Protein extraction, Co-IP and western blot
Plant tissues were harvested at 3 dpi. Protein extractions were done using GTEN buffer (10% Glycerol, 25 mM Tris, 1 mM EDTA, 150 mM NaCl) supplemented with 2% PVPP, 10 mM DTT and 1X Complete protease inhibitor cocktail (Thermo Scientific). Samples were pulled down using antiFLAG M2 agarose (Sigma) or strepII-tag magnetic beads (44) (IBA GmbH) and run on 4-20% TGX PAGE gels (Biorad) before transfer to PVDF membranes using a Biorad Transblot system. Blots were blocked for 30 minutes with 5% milk in TBS-T (0.1% tween), probed with mouse anti-FLAG antibodies (Santa Cruz Biotech)(1:4000), StrepII-HRP antibody (Genscript)(1:5000) or mouse anti GFP antibody (Santa Cruz) (1:5000) in 5% milk in TBS-T. FLAG and GFP blots were secondarily probed with anti Mouse-HRP antibodies (1:20.000). All blots were washed 3-4 times in TBS-T for 5 minutes before incubation with Millipore Luminata Forte substrate. Blots were imaged on a Syngene G:BOX XT4 Imager.
Chromatin fractionation
Tagged candidate proteins were overexpressed in N. benthamiana as described above.
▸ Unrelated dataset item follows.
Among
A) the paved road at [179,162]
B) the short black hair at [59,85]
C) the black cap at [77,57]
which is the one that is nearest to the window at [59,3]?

Leaves were harvested and ground in liquid nitrogen 3 days post infiltration. Ground leaf tissue was suspended in 10 ml ice cold buffer (10 mM PIPES pH6.8, 10 mM KCl, 1.5 mM MgCl2, 340 mM Sucrose, 10% glycerol, 0.5% Triton X-100, (1 mM DTT) and 1X SIGMAFAST protease inhibitor cocktail (Sigma)) filtered through Miracloth (Calbiochem). A 6 ml aliquot of this whole cell extract was taken and centrifuged at 3000 g for 10 minutes at 4 °C. 1 ml of TCA-a (10 ml acetone, 2 ml TCA (20% w/v in H2O), 8 µl β-mercaptoethanol) was used to resuspend the pellet, containing chromatin bound proteins. After brief vortexing, these samples were stored at −20 °C for 1 hour. Samples were centrifuged at 16000 g for 30 minutes at 4 °C and the resulting pellets were washed 3 times with a/β-me (10 ml acetone 8 µl β-mercaptoethanol) before resuspending in SDS loading buffer.
Disease assays
Leaves were harvested 3 days after infiltration and collected in 1.5 cm deep collection trays containing wet tissue paper. P. capsici inoculation was done using 10 µL droplets of zoospore solution (500,000 spores per mL) of strain LT1534. The trays were stored in an incubator under 16 hours light and set at 26 °C by day and 22 °C by night. Lesion diameters were measured 2 days post inoculation as previously described (28, 45). Detached leaves from N. benthamiana plants expressing ER-targeted GFP were infected with droplets of P. capsici expressing tdTomato and imaged 24 hours after infection. CF treatment was imaged 4 hours post infiltration and prepared as described before (31).